Transcribe the part of the excerpt on Spiritualism that opens with the words containing "The Society for" and closes with "into the Unseen.".

**Excerpt provided**
......

A measured critique of Spiritualism that surveys its modern revival, the social groups drawn to séances, and the practices claimed to communicate with the dead. The author analyzes mediumship and its alleged controlling spirits, table phenomena, automatic writing, and the character of purported messages, weighing their credibility and moral risks. The work also examines the responses of churches, the appeal to scientific authority, and the consequences for bereaved individuals and casual inquirers, combining historical overview with contemporary examples and arguments urging caution about uncritical engagement with spiritist claims.

Chapter VI
AUTOMATIC WRITING

The Society for Psychical Research has for many years given close attention to the subject of automatic writing. This has been defined as “the faculty possessed by certain people of holding a pencil over a sheet of paper and writing coherent and intelligible sentences without any conscious volition.” Sometimes the medium sits entranced with averted face, and the circle looks on while “the moving finger writes.” The script, in most cases, purports to emanate from a human being who has passed into the Unseen.

I
STAINTON MOSES

The most remarkable automatist of the Victorian period was the Rev. William Stainton Moses (“M.A., Oxon”), whose “Spirit Teachings” are still widely read, and whose character was regarded with admiration by men like F. W. H. Myers and Sir W. F. Barrett. Mr. Moses, who was a clergyman of the Church of England, and a master at University College School, revealed to a curious world the existence of a group of “spirits,” who concealed their identity, for the most part, under such pseudonyms as “Imperator,” “Rector,” “Mentor,” and “Doctor.” It has often been pointed out that the messages of “Imperator,” who was a spirit of a highly didactic and clerical turn of mind, were very much what the curate William Stainton Moses might have written of his own volition. Their main purpose appears to have been the inculcation of Broad Church theology.

Mr. Podmore considered that Stainton Moses was “perhaps the most remarkable private medium of the last generation,” but of his trance utterances this critic said: “They contain no evidence of supernormal faculty.”

Mr. Arthur E. Waite, in a passage on automatic script, refers to “that dark border-line of mystery where deception and self-deception meet and join hands.”

“It is, indeed, open to question,” he says, “whether under some aspects ‘the spirit teachings,’ for example, obtained through the mediumship of the Rev. Stainton Moses are not, on the whole, more hopeless than the quality of the trance address delivered in a back street on a Saturday night before a circle of mechanics, for the simple reason that from the normal gifts of the medium we had fair reason to look for better.”

......

**Recorded information**
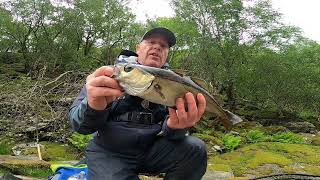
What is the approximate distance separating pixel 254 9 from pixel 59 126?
2097 centimetres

......

**Task result**
The Society for Psychical Research has for many years given close attention to the subject of automatic writing. This has been defined as “the faculty possessed by certain people of holding a pencil over a sheet of paper and writing coherent and intelligible sentences without any conscious volition.” Sometimes the medium sits entranced with averted face, and the circle looks on while “the moving finger writes.” The script, in most cases, purports to emanate from a human being who has passed into the Unseen.